There is even a wintering sail system attached to a plastic or iron structure, with a harvest hatch which is particularly useful in the vegetable garden. Usually marketed under the name greenhouse cultivation tunnel, this device is used in winter but also in spring for forcing seedlings as can also be done with other models of thermal sails.

Finally, note that for plants in containers, the winter cover is ideal. But this does not prevent placing the pots along a wall not exposed to the wind.

On which plants to use a wintering veil?

The winter cover protects against the cold fragile plants that do not fear frost.
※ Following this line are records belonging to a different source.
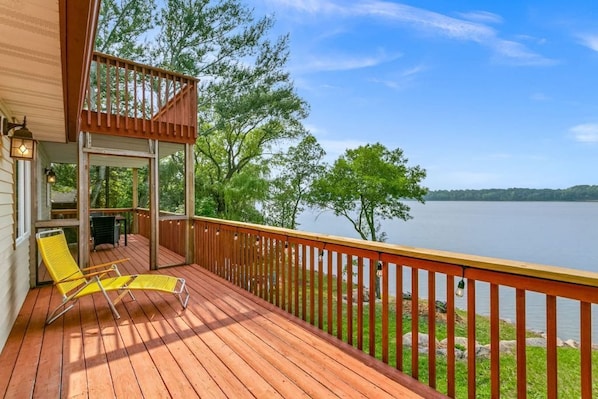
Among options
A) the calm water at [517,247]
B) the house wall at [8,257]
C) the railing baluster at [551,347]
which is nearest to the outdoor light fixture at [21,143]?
the house wall at [8,257]

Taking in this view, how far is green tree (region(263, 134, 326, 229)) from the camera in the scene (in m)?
16.6

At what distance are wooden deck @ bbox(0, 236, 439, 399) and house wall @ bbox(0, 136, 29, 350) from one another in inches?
6.3

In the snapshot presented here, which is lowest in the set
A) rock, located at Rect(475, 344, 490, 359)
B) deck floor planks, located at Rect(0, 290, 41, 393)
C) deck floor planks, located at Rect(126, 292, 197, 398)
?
rock, located at Rect(475, 344, 490, 359)

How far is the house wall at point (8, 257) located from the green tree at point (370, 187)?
12986 millimetres

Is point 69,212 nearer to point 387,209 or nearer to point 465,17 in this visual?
point 387,209

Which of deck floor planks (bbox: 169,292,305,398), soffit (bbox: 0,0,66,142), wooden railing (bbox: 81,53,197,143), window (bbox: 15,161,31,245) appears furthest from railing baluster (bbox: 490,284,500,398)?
wooden railing (bbox: 81,53,197,143)

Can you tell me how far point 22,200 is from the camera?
4086mm

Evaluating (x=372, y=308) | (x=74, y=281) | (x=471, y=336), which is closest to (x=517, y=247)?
(x=372, y=308)

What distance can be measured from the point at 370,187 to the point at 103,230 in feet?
37.0

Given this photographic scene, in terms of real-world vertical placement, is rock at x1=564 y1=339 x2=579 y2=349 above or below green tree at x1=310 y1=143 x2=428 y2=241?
below

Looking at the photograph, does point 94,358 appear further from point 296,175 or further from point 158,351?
point 296,175

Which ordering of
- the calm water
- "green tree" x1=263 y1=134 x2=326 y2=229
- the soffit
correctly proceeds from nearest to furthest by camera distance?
the soffit
the calm water
"green tree" x1=263 y1=134 x2=326 y2=229

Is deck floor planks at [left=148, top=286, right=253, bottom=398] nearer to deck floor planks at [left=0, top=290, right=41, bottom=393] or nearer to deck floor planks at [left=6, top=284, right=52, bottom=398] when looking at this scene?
deck floor planks at [left=6, top=284, right=52, bottom=398]

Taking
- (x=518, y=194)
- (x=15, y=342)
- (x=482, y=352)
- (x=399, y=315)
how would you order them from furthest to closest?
(x=518, y=194) → (x=482, y=352) → (x=15, y=342) → (x=399, y=315)
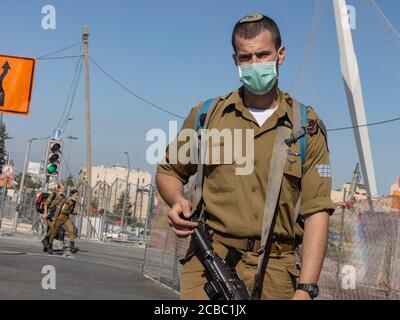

For example, you can put a wintering veil on a Camellia, a Rhododendron, a Hibiscus, geraniums, but also on Cucumber, Sorrel, various salads such as Watercress, Lamb’s lettuce, or even on a spinach board. , radishes, aromatic plants, not to mention citrus in pots and other fruit trees grown in containers or in an exposed area of ​​the garden. It’s not just winter vegetables to protect. Those that are sown, transplanted and harvested in spring have every interest in benefiting from this highly efficient thermal protection.

All plants which can be protected by a wintering veil must nevertheless exhibit a certain hardiness. The very fragile species that absolutely do not tolerate the cold (and even less frost) may be covered with a wintering veil, they will not withstand winter. It is imperative to bring them under shelter from the first autumn frosts and until spring frosts are no longer to be feared. Thus, whether it is at the announcement of the first frosts, during the winter or well before the Ice Saints (May 11, 12, 13), do not hesitate to use a wintering veil because it is really very efficient, whether in rolls, in tunnels, in greenhouses or in covers.

In addition to protecting plants against frost, he protects them against the cold winds which, if they persist, can damage many ornamental plants, vegetables and fragile fruit trees. The novice gardener must in any case know that caution is required from October because no one is safe from a surprise jelly, and that this may be enough to destroy many plants.